Short problem 1:
Answer these questions about the cobweb diagram code.
(a) In the block headed "In [10]:", what value is assigned to r0?
(b) In the block headed "In [21]:", what starting value is assigned to X_0?
(c) What color argument does the block headed "In [10]:" pass to Cobweb?
Short problem 2: Extend the cobweb diagram code, picking up right after its last line.

Text to read:
>> start

Can we formailze the Cobwebbing Diagram

In [1]:
def Cobweb(old,new,color,alpha):
    plt.vlines(old, old,new,colors=color,alpha =alpha)
    plt.hlines(new,old,new, colors=color, alpha=alpha)
In [10]:
plt.figure(figsize=(13,5))


r0 =.5
K = 1000
X_0 = 200
Steps = 30
Max_x=K
X_old = X_0


for t in range(0,Steps):
    X_new = X_old*np.exp(r0*(1-X_old/K))
    plt.plot(X_old,X_new, '.', alpha = 0.3, c='r')
    Cobweb(X_old,X_new,'g',0.2)
    

    X_old = X_new
    Max_x=max(Max_x,X_new)
X = np.arange(0,Max_x)
Y = X*np.exp(r0*(1-X/K))
plt.plot(X,Y,c='b',alpha=0.2)

plt.plot(X,X, c='r', alpha = 0.4)
plt.ylim(0,Max_x*1.1)
plt.show()
In [21]:
plt.figure(figsize=(13,5))


r0 =2
K = 1000
X_0 = 50
Steps = 30


Pops = []
Times = []
X_old = X_0


plt.subplot(2,1,1)
for t in range(0,Steps):
    Pops.append(X_old)
    Times.append(t)
    X_new = X_old*np.exp(r0*(1-X_old/K))
    plt.plot(X_old,X_new, '.', alpha = 0.3, c='r')

>> end

Supplied data:
>> start

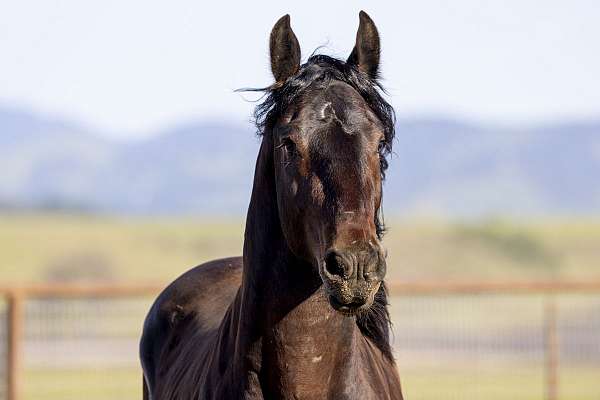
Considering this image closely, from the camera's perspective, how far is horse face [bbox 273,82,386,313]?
404 centimetres

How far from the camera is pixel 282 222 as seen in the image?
450 cm

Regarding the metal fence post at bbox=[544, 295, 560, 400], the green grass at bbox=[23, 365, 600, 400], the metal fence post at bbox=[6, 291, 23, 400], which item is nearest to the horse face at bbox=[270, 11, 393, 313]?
the metal fence post at bbox=[6, 291, 23, 400]

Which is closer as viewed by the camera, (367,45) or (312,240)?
(312,240)

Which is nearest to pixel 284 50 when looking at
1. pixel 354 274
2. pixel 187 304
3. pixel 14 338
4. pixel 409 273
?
pixel 354 274

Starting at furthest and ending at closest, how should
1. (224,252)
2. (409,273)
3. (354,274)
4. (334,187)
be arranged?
Answer: (224,252) < (409,273) < (334,187) < (354,274)

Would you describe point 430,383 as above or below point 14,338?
below

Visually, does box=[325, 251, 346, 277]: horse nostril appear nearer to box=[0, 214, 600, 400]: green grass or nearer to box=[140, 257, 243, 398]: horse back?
box=[0, 214, 600, 400]: green grass

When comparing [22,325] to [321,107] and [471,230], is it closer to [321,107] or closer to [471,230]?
[321,107]

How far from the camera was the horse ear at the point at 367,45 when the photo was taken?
4840 mm

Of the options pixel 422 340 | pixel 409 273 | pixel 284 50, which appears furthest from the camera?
pixel 409 273

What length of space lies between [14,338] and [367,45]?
6.33 meters

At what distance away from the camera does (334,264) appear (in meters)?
4.07

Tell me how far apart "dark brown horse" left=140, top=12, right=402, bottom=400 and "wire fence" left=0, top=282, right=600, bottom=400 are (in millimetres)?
5789

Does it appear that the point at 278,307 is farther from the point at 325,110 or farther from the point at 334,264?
the point at 325,110
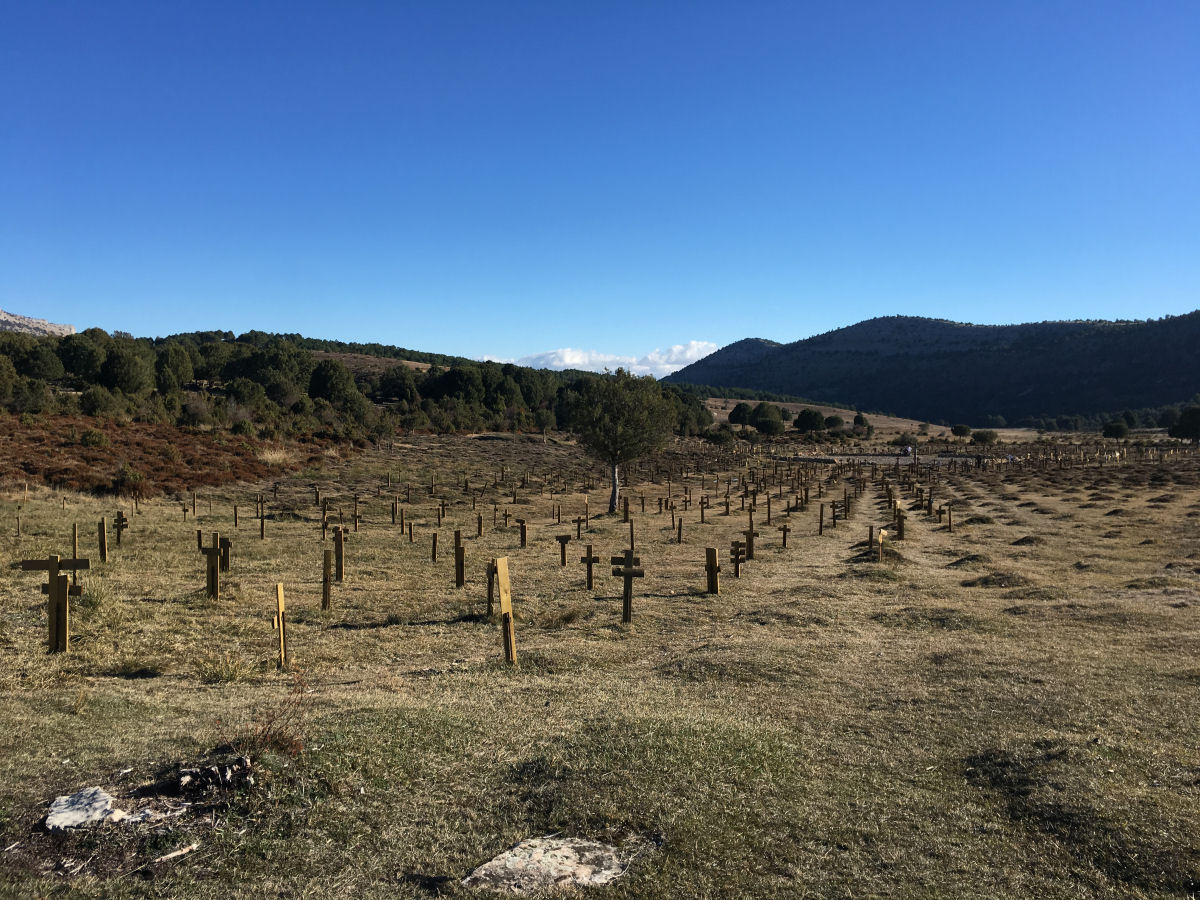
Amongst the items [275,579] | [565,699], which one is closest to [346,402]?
[275,579]

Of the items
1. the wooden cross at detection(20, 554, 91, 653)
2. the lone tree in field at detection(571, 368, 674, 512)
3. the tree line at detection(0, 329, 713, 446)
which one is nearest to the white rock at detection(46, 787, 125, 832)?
the wooden cross at detection(20, 554, 91, 653)

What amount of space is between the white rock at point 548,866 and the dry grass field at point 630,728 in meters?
0.16

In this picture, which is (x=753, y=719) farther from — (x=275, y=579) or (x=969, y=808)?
(x=275, y=579)

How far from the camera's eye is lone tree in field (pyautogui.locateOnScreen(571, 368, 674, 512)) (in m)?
37.2

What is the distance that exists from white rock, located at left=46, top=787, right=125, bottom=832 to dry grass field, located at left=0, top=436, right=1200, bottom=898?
12 cm

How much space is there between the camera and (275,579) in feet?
55.3

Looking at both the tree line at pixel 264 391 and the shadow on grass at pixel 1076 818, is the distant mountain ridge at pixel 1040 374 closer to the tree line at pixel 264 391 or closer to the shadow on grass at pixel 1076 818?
the tree line at pixel 264 391

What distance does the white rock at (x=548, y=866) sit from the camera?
480 centimetres

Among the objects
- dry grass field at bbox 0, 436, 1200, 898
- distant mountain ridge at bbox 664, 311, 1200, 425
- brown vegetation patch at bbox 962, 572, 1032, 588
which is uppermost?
distant mountain ridge at bbox 664, 311, 1200, 425

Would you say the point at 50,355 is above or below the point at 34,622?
above

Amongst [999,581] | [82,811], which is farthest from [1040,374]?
[82,811]

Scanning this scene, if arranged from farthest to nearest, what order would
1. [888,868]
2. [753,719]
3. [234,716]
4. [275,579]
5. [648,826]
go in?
[275,579]
[753,719]
[234,716]
[648,826]
[888,868]

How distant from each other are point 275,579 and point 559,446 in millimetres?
52436

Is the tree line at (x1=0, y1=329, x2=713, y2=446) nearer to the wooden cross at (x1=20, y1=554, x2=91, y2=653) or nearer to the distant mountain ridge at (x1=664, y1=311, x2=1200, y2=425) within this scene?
the wooden cross at (x1=20, y1=554, x2=91, y2=653)
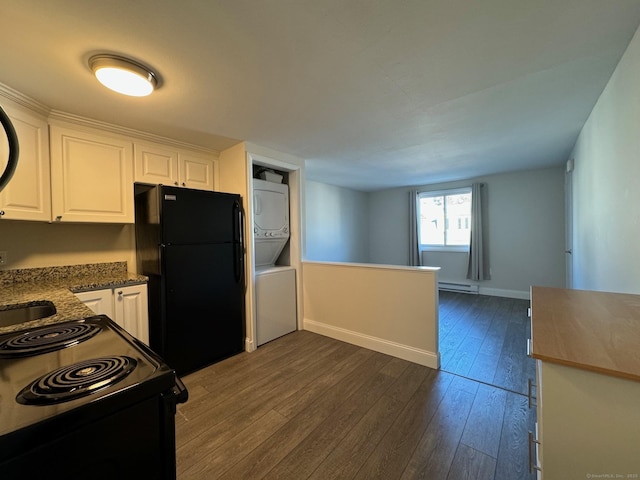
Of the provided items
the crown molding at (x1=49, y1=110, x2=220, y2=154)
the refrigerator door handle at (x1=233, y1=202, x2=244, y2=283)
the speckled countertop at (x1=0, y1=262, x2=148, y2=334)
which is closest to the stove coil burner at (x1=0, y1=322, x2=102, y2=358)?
the speckled countertop at (x1=0, y1=262, x2=148, y2=334)

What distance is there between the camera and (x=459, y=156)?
11.5ft

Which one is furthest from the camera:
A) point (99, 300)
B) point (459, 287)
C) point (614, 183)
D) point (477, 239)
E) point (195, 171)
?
point (459, 287)

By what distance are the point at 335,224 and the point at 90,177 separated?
4184 millimetres

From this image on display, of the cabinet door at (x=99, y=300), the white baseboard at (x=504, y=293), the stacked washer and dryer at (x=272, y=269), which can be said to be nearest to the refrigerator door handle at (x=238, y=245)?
the stacked washer and dryer at (x=272, y=269)

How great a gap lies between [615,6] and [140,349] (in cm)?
237

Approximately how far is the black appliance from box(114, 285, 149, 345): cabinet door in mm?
1367

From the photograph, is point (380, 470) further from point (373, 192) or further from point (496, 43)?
point (373, 192)

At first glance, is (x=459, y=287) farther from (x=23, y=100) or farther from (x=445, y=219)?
(x=23, y=100)

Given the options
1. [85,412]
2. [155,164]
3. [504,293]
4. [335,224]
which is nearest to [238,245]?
[155,164]

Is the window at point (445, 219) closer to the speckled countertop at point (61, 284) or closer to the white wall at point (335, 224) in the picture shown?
the white wall at point (335, 224)

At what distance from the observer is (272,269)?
3.18 m

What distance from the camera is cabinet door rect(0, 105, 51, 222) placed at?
1741mm

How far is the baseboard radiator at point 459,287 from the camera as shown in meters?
4.98

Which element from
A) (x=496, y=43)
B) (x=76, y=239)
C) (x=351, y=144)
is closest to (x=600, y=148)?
(x=496, y=43)
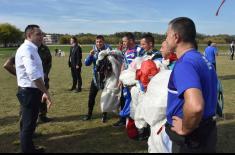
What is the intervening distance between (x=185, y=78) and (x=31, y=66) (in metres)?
2.88

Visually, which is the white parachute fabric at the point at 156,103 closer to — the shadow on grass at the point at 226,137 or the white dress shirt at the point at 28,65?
the white dress shirt at the point at 28,65

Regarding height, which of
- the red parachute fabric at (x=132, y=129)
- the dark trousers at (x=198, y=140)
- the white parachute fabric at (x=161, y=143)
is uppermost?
the dark trousers at (x=198, y=140)

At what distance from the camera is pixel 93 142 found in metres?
6.46

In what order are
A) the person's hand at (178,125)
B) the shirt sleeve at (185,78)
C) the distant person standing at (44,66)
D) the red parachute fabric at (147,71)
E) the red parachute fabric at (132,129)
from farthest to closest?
1. the distant person standing at (44,66)
2. the red parachute fabric at (132,129)
3. the red parachute fabric at (147,71)
4. the person's hand at (178,125)
5. the shirt sleeve at (185,78)

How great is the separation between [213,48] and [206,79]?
14.0 metres

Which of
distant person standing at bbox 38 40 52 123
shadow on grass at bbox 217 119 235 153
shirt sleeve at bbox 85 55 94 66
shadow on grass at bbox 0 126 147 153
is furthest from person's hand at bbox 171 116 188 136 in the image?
distant person standing at bbox 38 40 52 123

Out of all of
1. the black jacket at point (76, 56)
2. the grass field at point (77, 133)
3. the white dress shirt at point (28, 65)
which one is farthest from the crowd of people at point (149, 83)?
the black jacket at point (76, 56)

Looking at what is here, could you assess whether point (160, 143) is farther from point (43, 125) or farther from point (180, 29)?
point (43, 125)

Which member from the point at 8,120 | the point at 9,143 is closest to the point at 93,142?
the point at 9,143

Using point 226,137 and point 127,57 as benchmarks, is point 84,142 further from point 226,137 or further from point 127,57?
point 226,137

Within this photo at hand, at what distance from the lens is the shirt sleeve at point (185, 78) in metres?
2.67

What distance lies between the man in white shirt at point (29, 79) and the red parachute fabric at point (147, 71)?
152cm

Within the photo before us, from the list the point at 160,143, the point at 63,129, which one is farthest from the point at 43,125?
the point at 160,143

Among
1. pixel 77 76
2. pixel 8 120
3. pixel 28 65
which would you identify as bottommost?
pixel 8 120
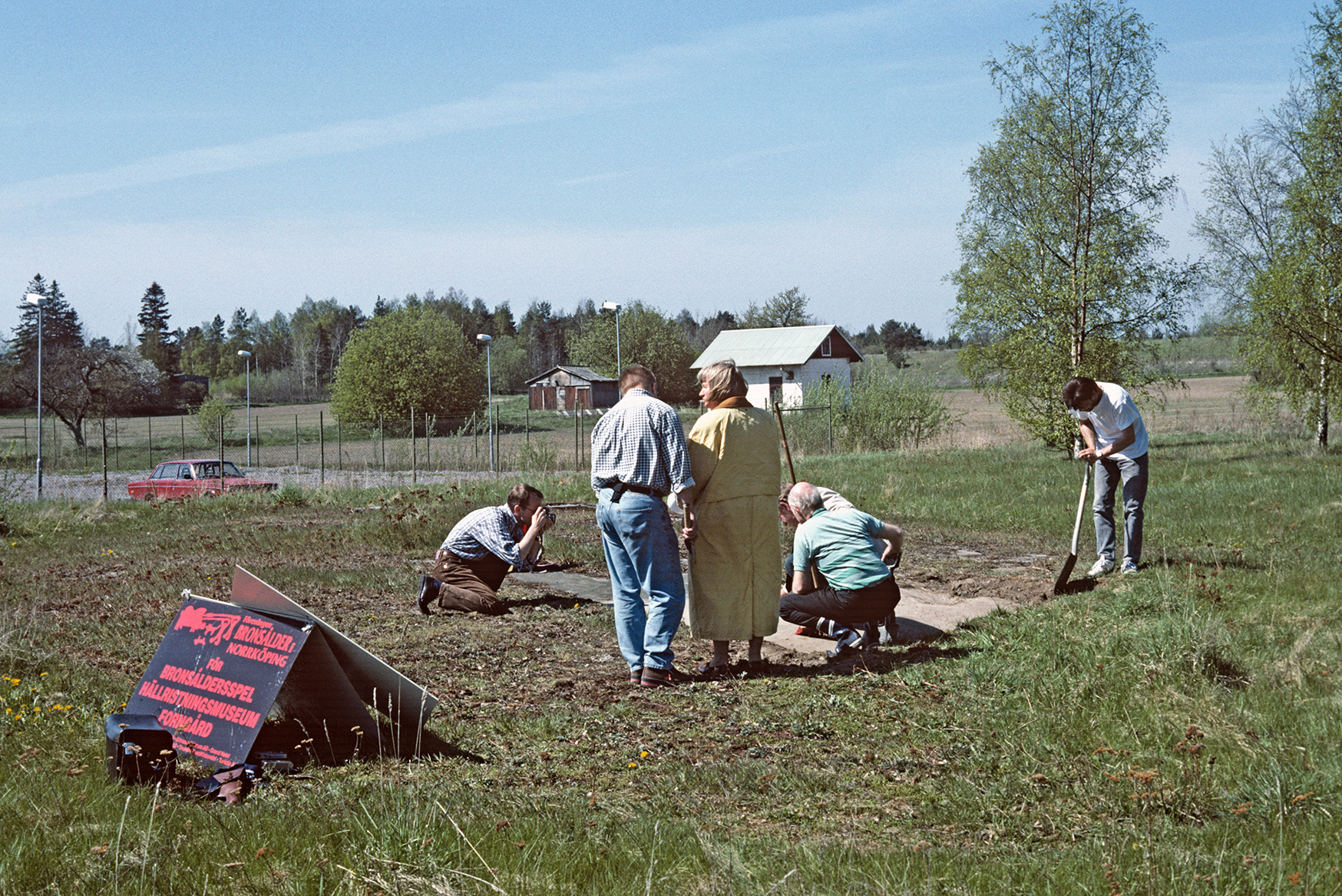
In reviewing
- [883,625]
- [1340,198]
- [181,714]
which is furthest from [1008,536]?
[1340,198]

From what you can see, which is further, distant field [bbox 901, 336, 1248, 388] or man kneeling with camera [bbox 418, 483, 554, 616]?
distant field [bbox 901, 336, 1248, 388]

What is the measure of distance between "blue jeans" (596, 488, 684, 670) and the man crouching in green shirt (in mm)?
1133

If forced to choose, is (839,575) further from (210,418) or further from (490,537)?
(210,418)

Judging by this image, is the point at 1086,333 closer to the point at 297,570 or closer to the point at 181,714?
the point at 297,570

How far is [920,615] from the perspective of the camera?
7516 mm

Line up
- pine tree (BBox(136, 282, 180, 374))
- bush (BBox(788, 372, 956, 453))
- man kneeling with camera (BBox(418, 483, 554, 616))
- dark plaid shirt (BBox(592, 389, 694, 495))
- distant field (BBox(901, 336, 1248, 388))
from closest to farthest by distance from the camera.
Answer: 1. dark plaid shirt (BBox(592, 389, 694, 495))
2. man kneeling with camera (BBox(418, 483, 554, 616))
3. bush (BBox(788, 372, 956, 453))
4. distant field (BBox(901, 336, 1248, 388))
5. pine tree (BBox(136, 282, 180, 374))

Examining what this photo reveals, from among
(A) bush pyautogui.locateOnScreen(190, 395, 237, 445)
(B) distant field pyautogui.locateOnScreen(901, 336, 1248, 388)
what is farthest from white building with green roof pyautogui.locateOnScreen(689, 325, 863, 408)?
(A) bush pyautogui.locateOnScreen(190, 395, 237, 445)

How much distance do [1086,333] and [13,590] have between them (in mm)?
21968

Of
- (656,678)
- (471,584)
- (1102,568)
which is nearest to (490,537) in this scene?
(471,584)

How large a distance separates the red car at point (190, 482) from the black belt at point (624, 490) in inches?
704

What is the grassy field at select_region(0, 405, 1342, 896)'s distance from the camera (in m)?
3.09

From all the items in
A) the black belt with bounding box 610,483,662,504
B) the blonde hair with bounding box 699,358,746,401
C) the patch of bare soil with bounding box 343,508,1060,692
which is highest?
→ the blonde hair with bounding box 699,358,746,401

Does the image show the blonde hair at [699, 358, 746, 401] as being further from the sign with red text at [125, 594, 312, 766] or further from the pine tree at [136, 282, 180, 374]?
the pine tree at [136, 282, 180, 374]

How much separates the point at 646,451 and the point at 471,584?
3.24 metres
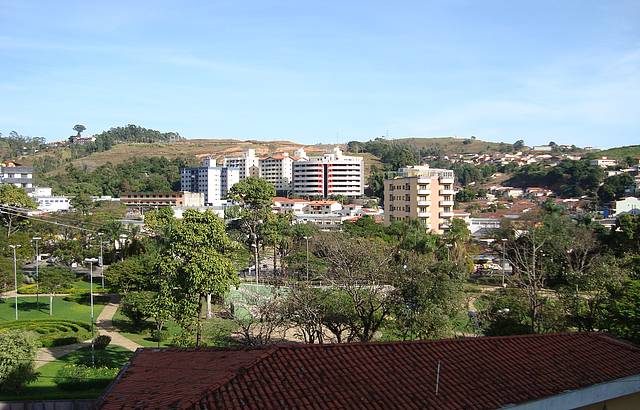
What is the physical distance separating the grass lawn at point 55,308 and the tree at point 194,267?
1006cm

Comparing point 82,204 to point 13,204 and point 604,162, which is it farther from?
point 604,162

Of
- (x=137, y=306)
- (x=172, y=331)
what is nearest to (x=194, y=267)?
(x=137, y=306)

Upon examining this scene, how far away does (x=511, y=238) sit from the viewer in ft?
149

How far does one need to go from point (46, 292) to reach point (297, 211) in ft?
167

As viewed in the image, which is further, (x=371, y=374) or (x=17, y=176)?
(x=17, y=176)

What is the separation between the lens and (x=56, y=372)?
21.8 meters

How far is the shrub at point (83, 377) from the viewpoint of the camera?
19473 mm

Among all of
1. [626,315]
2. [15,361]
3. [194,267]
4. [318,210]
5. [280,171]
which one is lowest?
[15,361]

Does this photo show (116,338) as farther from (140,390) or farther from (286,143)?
(286,143)

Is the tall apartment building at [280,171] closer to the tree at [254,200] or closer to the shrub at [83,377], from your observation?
the tree at [254,200]

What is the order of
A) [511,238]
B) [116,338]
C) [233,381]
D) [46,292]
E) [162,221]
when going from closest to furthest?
1. [233,381]
2. [116,338]
3. [46,292]
4. [162,221]
5. [511,238]

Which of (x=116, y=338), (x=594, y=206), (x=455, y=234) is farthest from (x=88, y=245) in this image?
(x=594, y=206)

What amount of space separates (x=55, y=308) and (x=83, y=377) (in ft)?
51.7

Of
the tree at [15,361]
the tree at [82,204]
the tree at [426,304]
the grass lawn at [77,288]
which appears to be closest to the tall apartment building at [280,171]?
the tree at [82,204]
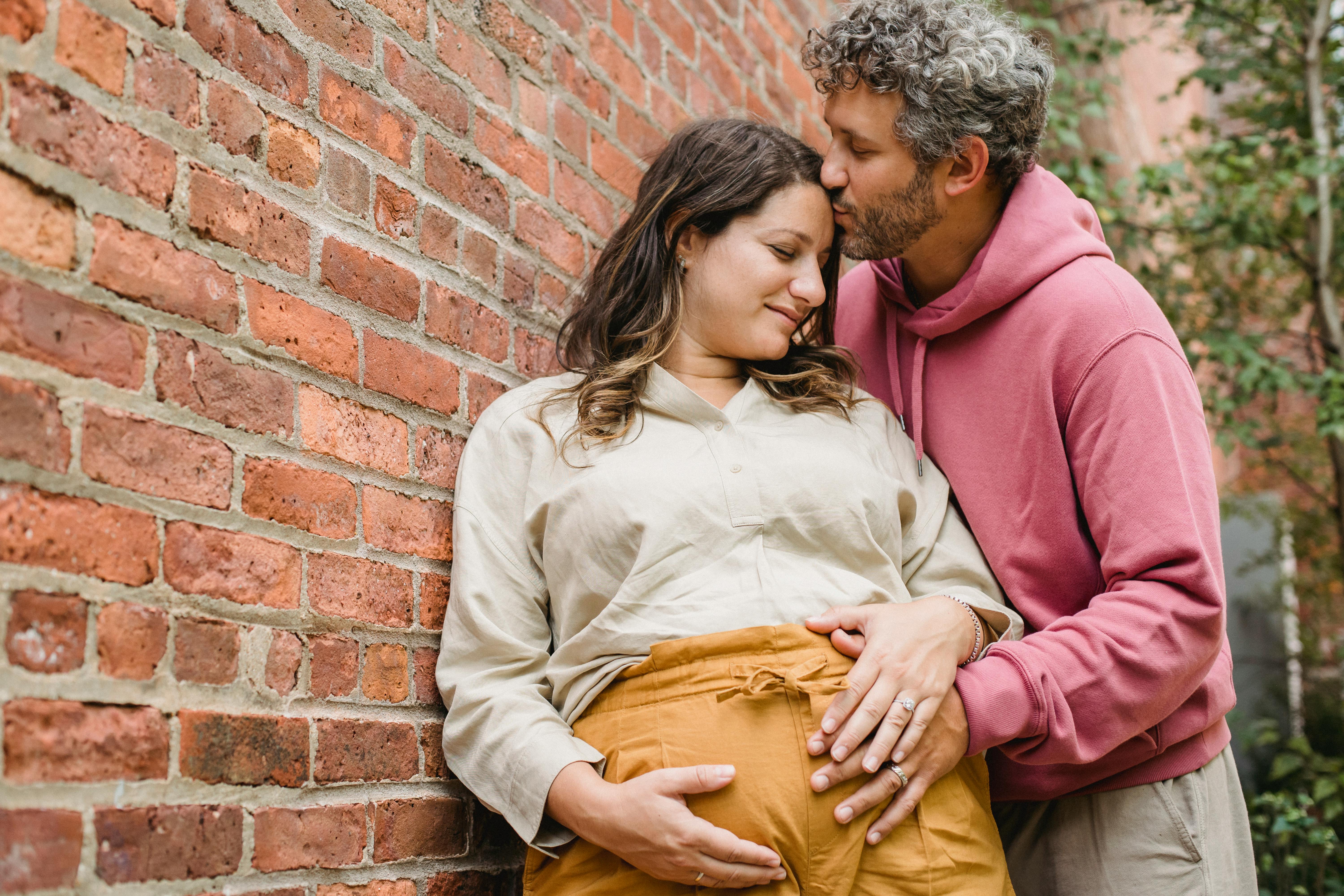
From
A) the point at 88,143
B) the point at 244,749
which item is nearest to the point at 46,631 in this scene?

>> end

Final result 1:
(a) .5
(b) 50
(c) 'g'

Final result 2:
    Cobweb(X_old,X_new,'g',0.2)
    

    X_old = X_new
    Max_x=max(Max_x,X_new)
X = np.arange(0,Max_x)
Y = X*np.exp(r0*(1-X/K))
plt.plot(X,Y,c='b',alpha=0.2)

plt.plot(X,X, c='r', alpha = 0.4)
plt.ylim(0,Max_x*1.1)
plt.xlim(0,Max_x*1.1)


plt.subplot(2,1,2)

plt.plot(Times,Pops,'.--')
plt.xlim(0,Times[-1])
plt.show()
In [28]:
for r in np.arange(1.5,2.3,0.1):
    r0=round(r,1)
    plt.figure(figsize=(13,5))



    K = 1000
    X_0 = 50
    Steps = 30


    Pops = []
    Times = []
    X_old = X_0


    plt.subplot(2,1,1)
    for t in range(0,Steps):
        Pops.append(X_old)
        Times.append(t)
        X_new = X_old*np.exp(r0*(1-X_old/K))
        plt.plot(X_old,X_new, '.', alpha = 0.3, c='r')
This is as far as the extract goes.